BEGIN Provided records

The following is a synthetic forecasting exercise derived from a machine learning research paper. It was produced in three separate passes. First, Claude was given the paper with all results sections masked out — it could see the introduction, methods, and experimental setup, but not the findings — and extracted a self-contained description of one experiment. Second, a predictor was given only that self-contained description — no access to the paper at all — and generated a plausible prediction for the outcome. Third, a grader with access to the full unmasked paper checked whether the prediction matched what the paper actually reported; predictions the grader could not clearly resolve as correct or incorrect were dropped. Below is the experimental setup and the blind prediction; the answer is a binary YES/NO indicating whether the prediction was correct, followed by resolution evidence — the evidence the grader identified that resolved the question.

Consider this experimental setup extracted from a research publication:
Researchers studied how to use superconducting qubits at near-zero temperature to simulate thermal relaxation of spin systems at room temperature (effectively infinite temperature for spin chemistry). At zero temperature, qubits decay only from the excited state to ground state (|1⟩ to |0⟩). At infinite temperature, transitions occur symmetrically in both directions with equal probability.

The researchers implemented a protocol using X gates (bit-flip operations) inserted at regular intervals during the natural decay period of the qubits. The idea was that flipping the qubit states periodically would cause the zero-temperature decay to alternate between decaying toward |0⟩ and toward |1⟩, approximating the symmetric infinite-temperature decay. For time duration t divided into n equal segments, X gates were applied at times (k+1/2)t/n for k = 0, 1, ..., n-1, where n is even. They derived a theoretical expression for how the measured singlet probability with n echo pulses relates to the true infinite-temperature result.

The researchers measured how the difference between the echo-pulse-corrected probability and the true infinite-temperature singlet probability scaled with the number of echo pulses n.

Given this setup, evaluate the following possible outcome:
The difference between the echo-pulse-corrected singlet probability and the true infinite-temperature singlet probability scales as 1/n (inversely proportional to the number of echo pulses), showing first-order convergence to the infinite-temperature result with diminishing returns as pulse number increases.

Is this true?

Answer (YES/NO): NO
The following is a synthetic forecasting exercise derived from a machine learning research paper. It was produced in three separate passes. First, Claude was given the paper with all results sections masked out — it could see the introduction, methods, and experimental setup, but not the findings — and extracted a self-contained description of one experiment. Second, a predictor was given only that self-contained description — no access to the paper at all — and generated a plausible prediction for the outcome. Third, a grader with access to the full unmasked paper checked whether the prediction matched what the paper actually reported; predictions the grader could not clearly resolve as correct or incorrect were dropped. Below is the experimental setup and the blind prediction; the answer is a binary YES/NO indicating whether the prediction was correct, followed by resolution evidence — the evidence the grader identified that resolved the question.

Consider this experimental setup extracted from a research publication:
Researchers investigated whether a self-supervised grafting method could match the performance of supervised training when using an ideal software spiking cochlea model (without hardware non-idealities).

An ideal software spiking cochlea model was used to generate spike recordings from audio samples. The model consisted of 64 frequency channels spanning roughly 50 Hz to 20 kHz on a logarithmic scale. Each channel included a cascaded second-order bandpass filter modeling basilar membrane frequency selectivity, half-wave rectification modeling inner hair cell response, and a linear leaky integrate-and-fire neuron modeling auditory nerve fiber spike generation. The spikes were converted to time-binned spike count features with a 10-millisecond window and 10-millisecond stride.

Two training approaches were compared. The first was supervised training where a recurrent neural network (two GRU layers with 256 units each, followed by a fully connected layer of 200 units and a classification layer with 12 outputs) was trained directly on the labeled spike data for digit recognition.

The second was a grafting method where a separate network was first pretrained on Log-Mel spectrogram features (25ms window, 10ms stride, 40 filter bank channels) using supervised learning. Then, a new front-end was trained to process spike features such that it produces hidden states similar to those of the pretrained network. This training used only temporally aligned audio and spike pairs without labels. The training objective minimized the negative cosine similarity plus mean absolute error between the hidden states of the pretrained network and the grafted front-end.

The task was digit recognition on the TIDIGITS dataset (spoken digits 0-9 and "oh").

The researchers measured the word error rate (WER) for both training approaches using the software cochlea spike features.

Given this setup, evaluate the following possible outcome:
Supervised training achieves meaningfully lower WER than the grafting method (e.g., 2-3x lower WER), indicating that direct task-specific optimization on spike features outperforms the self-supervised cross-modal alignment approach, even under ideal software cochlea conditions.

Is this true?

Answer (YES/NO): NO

END Provided records

What the task asks -
Show all lines above holding the word "used".

Written answer -
An ideal software spiking cochlea model was used to generate spike recordings from audio samples. The model consisted of 64 frequency channels spanning roughly 50 Hz to 20 kHz on a logarithmic scale. Each channel included a cascaded second-order bandpass filter modeling basilar membrane frequency selectivity, half-wave rectification modeling inner hair cell response, and a linear leaky integrate-and-fire neuron modeling auditory nerve fiber spike generation. The spikes were converted to time-binned spike count features with a 10-millisecond window and 10-millisecond stride.
The second was a grafting method where a separate network was first pretrained on Log-Mel spectrogram features (25ms window, 10ms stride, 40 filter bank channels) using supervised learning. Then, a new front-end was trained to process spike features such that it produces hidden states similar to those of the pretrained network. This training used only temporally aligned audio and spike pairs without labels. The training objective minimized the negative cosine similarity plus mean absolute error between the hidden states of the pretrained network and the grafted front-end.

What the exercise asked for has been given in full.